Where is it? The London Borough of Bexley is in south-east London and borders Kent, Greenwich, Bromley and the River Thames.

What's it like? A quiet outer borough with high rates of home ownership and a predominantly suburban, residential character. The Thamesmead estate is high density urban housing notable for its Brutalist architecture.

Neighbourhoods: Bexleyheath, Sidcup, Welling, Erith, Crayford, Bexley Village, Abbey Wood, Blackfen, Belvedere, Barnehurst, Slade Green and Thamesmead.

Places of interest: Crossness Pumping Station, Lesnes Abbey Woods, Red House, Danson Park, Bexley Village and Old Bexley, Hall Place and Gardens - and more than 100 parks and woodlands.

Pub quiz fact: London's longest publicly-accessible pier is in Erith. Shaped like a boomerang, it is around 360m (1,180ft) long and popular with anglers and walkers.

Population (2024 estimate): 256,434

Demographics: According to the 2021 census, 71.9% of people in Bexley identified as white, 12.2% as black, 9.9% as Asian and 3.5% as mixed race.

Average property price: According to the Office for National Statistics (ONS), the provisional average house price in Bexley in December 2025 was£404,000.

Average monthly rent: The ONS says the average monthly private rent in Bexley was £1,411 in January 2026.

Council tax: Band D council tax in the borough for 2026/27 is £2,366.

Transport: There are no Tube stations in Bexley, but it does have 12 Southeastern rail stations, primarily operating on the Bexleyheath, Dartford Loop, and North Kent lines.
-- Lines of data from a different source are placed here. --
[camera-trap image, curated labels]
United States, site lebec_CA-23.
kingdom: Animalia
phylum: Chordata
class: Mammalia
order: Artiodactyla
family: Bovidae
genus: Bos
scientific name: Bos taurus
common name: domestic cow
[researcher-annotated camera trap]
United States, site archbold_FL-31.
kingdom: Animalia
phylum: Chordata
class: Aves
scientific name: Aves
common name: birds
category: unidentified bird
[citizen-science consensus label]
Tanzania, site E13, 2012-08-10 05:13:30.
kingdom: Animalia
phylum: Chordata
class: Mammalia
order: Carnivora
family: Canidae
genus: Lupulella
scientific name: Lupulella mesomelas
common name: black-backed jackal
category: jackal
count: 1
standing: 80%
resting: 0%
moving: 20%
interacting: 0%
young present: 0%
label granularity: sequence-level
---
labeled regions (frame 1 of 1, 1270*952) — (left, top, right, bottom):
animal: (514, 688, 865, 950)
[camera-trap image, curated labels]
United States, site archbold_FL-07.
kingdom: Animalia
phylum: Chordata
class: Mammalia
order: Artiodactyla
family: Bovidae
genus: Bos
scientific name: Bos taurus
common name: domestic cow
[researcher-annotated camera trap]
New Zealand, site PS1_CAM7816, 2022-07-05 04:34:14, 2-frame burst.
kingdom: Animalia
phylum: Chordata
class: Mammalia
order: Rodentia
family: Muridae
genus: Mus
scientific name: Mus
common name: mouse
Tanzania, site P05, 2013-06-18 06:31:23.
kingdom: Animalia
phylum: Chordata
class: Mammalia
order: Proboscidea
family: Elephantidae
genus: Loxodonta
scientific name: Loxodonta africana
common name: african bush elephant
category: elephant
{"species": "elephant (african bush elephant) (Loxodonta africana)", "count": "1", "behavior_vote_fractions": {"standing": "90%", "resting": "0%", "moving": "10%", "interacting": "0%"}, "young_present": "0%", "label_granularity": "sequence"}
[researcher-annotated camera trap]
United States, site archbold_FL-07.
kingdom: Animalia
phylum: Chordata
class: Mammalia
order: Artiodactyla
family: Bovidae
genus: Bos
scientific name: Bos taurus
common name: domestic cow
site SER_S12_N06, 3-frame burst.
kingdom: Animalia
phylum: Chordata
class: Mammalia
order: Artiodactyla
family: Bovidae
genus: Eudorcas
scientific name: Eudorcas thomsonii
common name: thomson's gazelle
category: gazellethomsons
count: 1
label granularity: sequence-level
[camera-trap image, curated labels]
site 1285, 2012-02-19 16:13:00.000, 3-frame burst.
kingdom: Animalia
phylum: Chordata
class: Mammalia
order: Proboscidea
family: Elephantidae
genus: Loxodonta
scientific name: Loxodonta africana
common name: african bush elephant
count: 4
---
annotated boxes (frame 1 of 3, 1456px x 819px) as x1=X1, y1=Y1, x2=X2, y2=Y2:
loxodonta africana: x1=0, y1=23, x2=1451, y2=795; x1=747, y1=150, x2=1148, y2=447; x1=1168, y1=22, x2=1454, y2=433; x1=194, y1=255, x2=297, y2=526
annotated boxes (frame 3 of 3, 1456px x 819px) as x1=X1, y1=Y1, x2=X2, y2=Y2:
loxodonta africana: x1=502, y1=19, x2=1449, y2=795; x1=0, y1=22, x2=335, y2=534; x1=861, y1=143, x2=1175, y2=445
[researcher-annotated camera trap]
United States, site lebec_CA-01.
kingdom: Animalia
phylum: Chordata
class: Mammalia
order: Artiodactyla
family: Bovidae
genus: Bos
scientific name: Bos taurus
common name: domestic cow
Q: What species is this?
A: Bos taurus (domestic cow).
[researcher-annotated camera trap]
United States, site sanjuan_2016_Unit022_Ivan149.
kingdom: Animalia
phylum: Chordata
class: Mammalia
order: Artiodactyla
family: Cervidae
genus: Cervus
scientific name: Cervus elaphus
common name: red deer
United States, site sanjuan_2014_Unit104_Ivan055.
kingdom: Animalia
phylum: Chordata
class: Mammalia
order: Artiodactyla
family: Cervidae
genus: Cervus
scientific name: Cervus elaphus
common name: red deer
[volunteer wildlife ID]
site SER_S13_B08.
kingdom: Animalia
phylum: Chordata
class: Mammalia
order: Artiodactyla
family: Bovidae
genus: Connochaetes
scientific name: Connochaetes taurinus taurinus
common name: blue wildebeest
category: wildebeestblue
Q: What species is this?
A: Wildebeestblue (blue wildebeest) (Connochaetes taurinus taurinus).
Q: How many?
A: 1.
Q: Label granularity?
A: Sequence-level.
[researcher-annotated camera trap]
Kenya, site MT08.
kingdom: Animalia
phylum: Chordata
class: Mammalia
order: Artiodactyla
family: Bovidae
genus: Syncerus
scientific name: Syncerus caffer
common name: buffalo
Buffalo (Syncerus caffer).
TfL maintains one Elizabeth line station (Abbey Wood) and around 610 bus stops. There are also 21 railway stations within the borough.

More information about Bexley can be found here.

Getty Images The interior of highly decorated Victorian pumping station with painted and intricate iron works. Getty Images
Crossness Pumping Station is a jewel of Victorian engineering and design

Local history: Bexley was mostly fields until its population rapidly expanded in the 19th century. Even today the area has many disconnected settlements, interspersed with areas of open ground and parks.

Erith dates to the Saxon era as a landing place on the Thames and became a significant industrial hub in the 19th and 20th centuries, with notable manufacturing from Vickers and a Royal Dockyard.

The Crossness Pumping Station, described as a "a masterpiece of engineering" and "a Victorian cathedral of ironwork", was opened in 1865 as part of the ambitious redevelopment of the London sewerage system.

It was decommissioned in 1956 and fell into disrepair but was later renovated and is now open to the public as one of the borough's more unlikely tourist attractions.

Getty Images A group of residential tower blocks overlook and artificial lake. A man is walking along the lake in the foreground. Getty Images
The Thamesmead Estate was built in a Brutalist architectural style

What is the electoral history? In the 1960s Bexley, Erith and other councils in Kent were merged and transferred into Greater London. Bexley has mostly been under Conservative control with a few periods of Labour dominance and no overall control. The Tories have run the council continuously since 2006.

What happened in 2022? The turnout was 32.8% and there was a 5.2% swing from Conservative to Labour.

Conservatives: 33 seats (-1)

Labour: 12 seats (+1)

Since the election, three Conservatives have become independents and Labour retained a seat in a by-election.

Election expert Tony Travers on what might happen in Bexley in 2026

What we can expect in Bexley for the 2026 London local elections?

Professor Tony Travers, of the London School of Economics, said Bexley is Reform UK's biggest chance in London.

If you look across the boundary into Kent last year where there were local elections, Reform won almost everything.

It looks as if Bexley could well be Reform's big win in the capital.